### Apply what you read
a – According to the pose model text, what purpose does the cost of instancing a pose serve?
b – In the pose model text, reproduce the stretch from "By enforcing some" through "in the tree¹.", switching "computer vision" to "image analysis".

Graphical representation of our pose model. (a) We model a pose in the image as an augmented-tree, in which each red node represents a body part, green edges are connections of traditional pictorial structure, while red edges are augmented connections from neck to all non-adjacent parts of neck. (b) Each body part can be associated with multiple part detections, a red node represents a body part while cyan nodes represent part detections of that part, blue edges indicate assignment of part detections to certain part of a person while cyan edges indicate pairwise costs among detections of the same part. The possible states of a body part thus consists of the power set of part detections of that part. (Color figure online)

Cost Function: We express the total cost of a pose in terms of unary costs \(\theta \in \mathbb {R}^{|\mathcal {D}|}\), where \(\theta _d\) is the cost of assigning detection d to a pose, and pairwise costs \(\phi \in \mathbb {R}^{|\mathcal {D}|\times |\mathcal {D}|}\), where \(\phi _{d_1 d_2}\) is the cost of assigning detections \(d_1\) and \(d_2\) to a common pose. We use \(\varOmega \) to denote the cost of instancing a pose, which serves to regularize the number of people in an image. The cost of a pose is formally defined as:

$$\begin{aligned} \varTheta _p = \varOmega +\sum _{d \in \mathcal {D}}\theta _{d}P_{dp}+\sum _{\begin{array}{c} d_1 \in \mathcal {D}\\ d_2 \in \mathcal {D} \end{array}}\phi _{d_1d_2}P_{d_1p}P_{d_2p} \end{aligned}$$

(1)

By enforcing some structure in the pairwise costs \(\phi \), we ensure that this optimization problem is tractable as a dynamic program. Consider a graph \(G = (V,E)\), where \(V = \mathcal {R}\), i.e. each node represents a body part, and \((\hat{r},r) \in E\) if pairwise terms between part \(\hat{r}\) and part r are non-zero. A common model in computer vision is to represent the location of parts in the body using a tree-structured model, for example in the deformable part model of [6, 17]; this forces the pairwise terms to be zero between non-adjacent parts in the tree¹.

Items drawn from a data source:
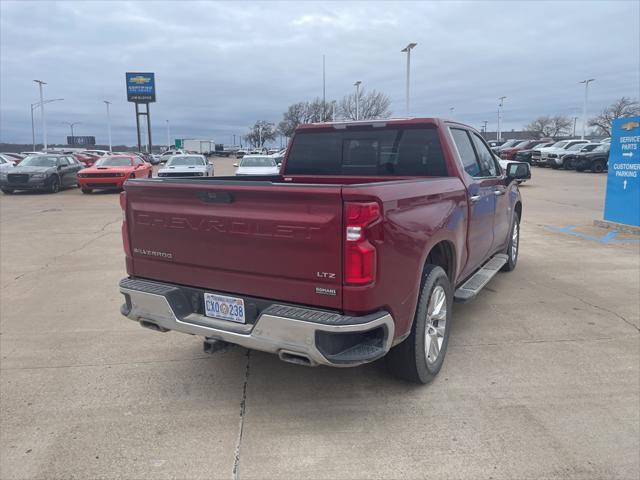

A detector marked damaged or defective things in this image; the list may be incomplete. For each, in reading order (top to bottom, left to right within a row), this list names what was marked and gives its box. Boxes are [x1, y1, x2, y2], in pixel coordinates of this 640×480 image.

crack in pavement [230, 348, 250, 480]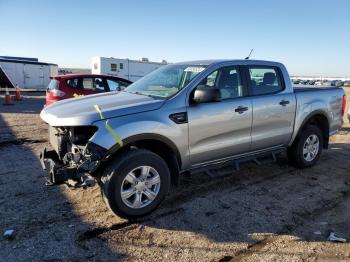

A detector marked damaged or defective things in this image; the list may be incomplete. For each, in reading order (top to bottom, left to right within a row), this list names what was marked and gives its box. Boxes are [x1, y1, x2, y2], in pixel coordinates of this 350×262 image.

damaged front end [39, 126, 106, 187]
broken headlight area [40, 126, 106, 187]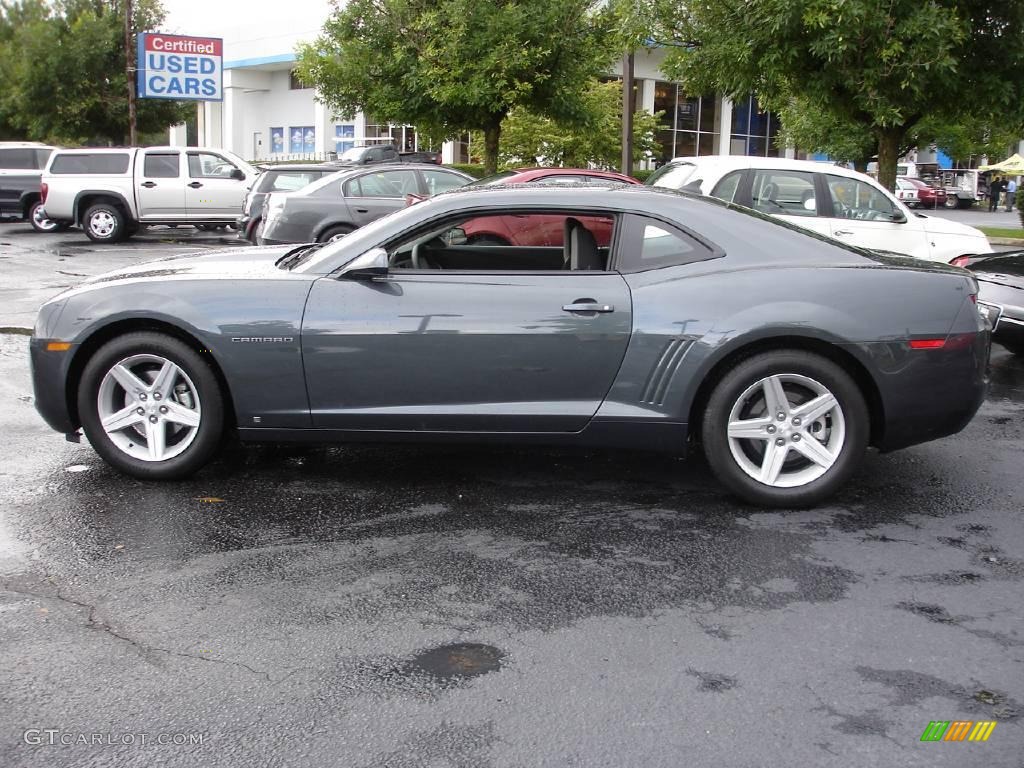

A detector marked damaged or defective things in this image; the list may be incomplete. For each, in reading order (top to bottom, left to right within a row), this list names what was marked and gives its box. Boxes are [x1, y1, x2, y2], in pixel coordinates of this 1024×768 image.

pavement crack [2, 581, 272, 684]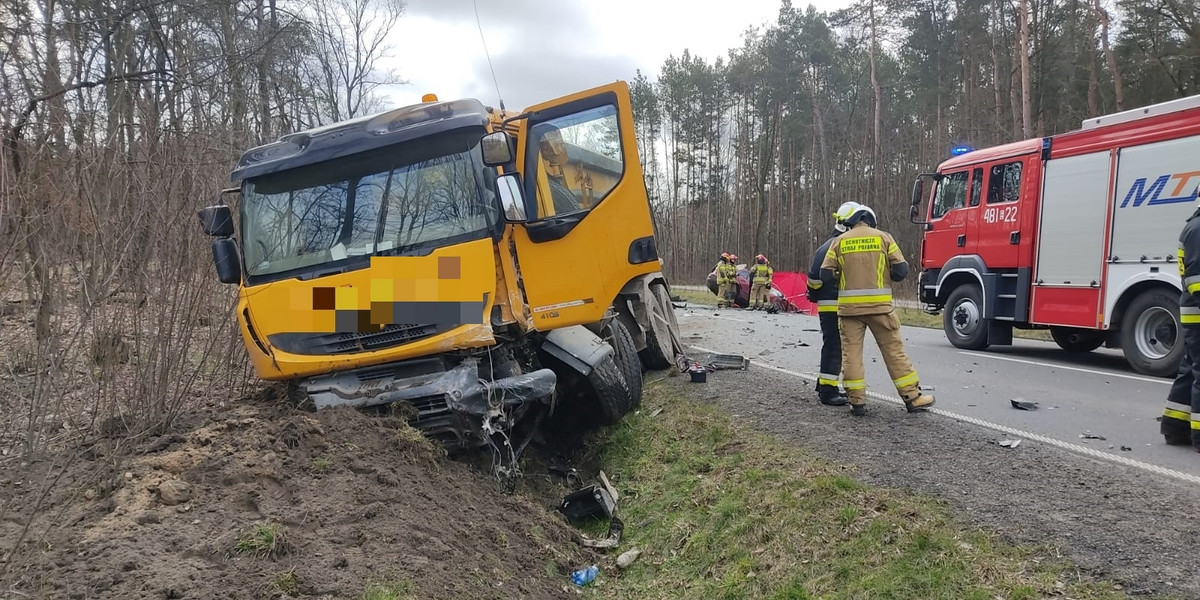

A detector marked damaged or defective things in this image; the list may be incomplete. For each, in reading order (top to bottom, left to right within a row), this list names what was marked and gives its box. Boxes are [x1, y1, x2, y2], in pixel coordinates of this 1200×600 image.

damaged front bumper [302, 355, 559, 451]
crashed yellow truck [201, 81, 681, 463]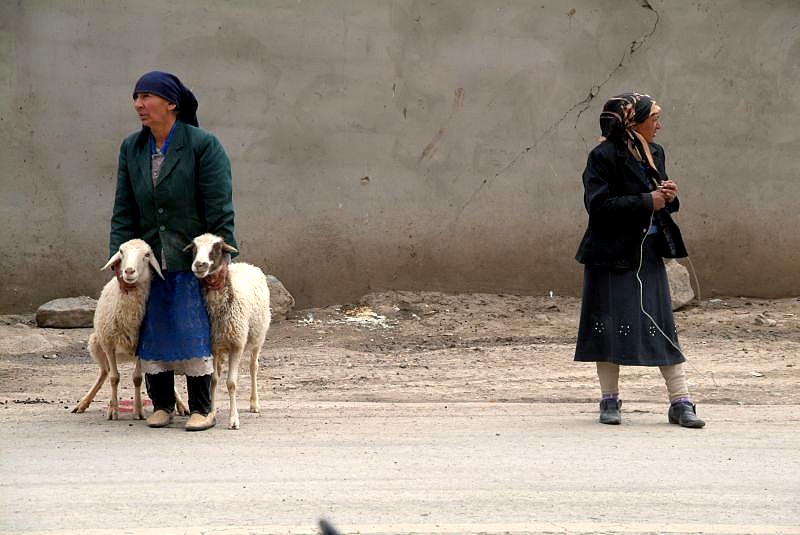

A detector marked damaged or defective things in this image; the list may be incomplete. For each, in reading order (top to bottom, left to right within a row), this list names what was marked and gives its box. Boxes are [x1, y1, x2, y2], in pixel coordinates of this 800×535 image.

crack in wall [450, 0, 664, 228]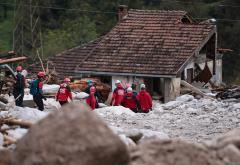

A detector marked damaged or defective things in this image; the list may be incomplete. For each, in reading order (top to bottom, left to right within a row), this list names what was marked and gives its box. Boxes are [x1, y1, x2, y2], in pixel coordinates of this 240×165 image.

damaged house [31, 6, 222, 102]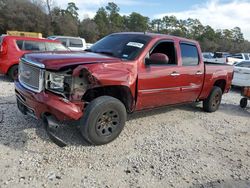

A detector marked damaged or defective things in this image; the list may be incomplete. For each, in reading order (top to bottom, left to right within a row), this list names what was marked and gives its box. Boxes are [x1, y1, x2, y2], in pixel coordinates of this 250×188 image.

crumpled hood [22, 51, 121, 70]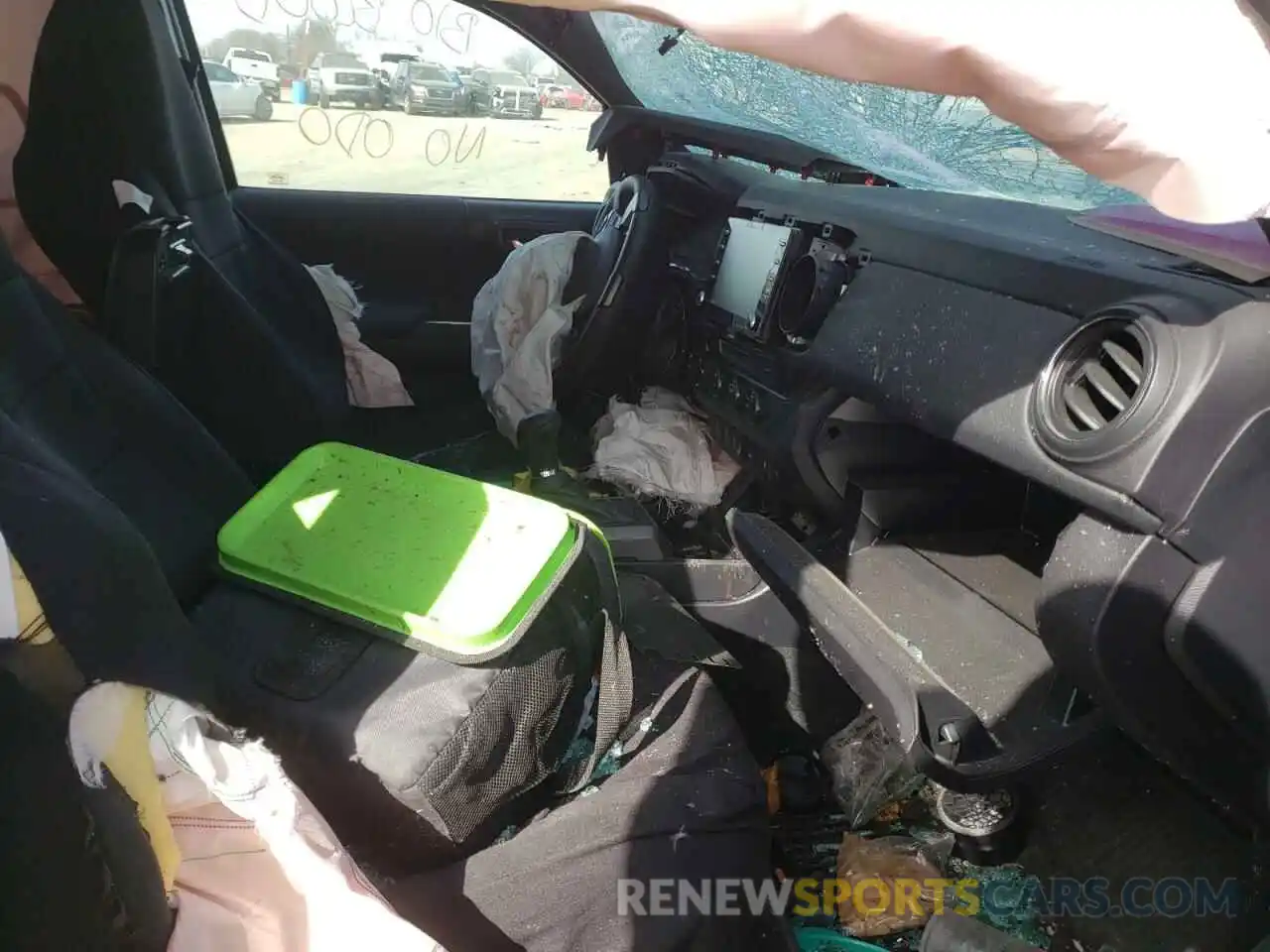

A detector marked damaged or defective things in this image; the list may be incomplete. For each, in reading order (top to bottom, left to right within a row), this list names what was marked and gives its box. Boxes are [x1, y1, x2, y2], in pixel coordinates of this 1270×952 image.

shattered windshield [594, 13, 1143, 210]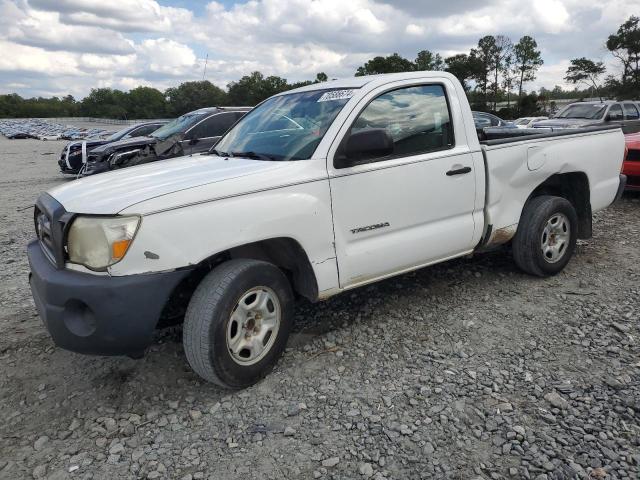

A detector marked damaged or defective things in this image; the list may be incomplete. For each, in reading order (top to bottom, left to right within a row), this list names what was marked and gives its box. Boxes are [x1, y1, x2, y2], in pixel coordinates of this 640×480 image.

dented hood [47, 154, 298, 214]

### Answers for this exercise
a – It serves to regularize the number of people in an image.

b –
By enforcing some structure in the pairwise costs \(\phi \), we ensure that this optimization problem is tractable as a dynamic program. Consider a graph \(G = (V,E)\), where \(V = \mathcal {R}\), i.e. each node represents a body part, and \((\hat{r},r) \in E\) if pairwise terms between part \(\hat{r}\) and part r are non-zero. A common model in image analysis is to represent the location of parts in the body using a tree-structured model, for example in the deformable part model of [6, 17]; this forces the pairwise terms to be zero between non-adjacent parts in the tree¹.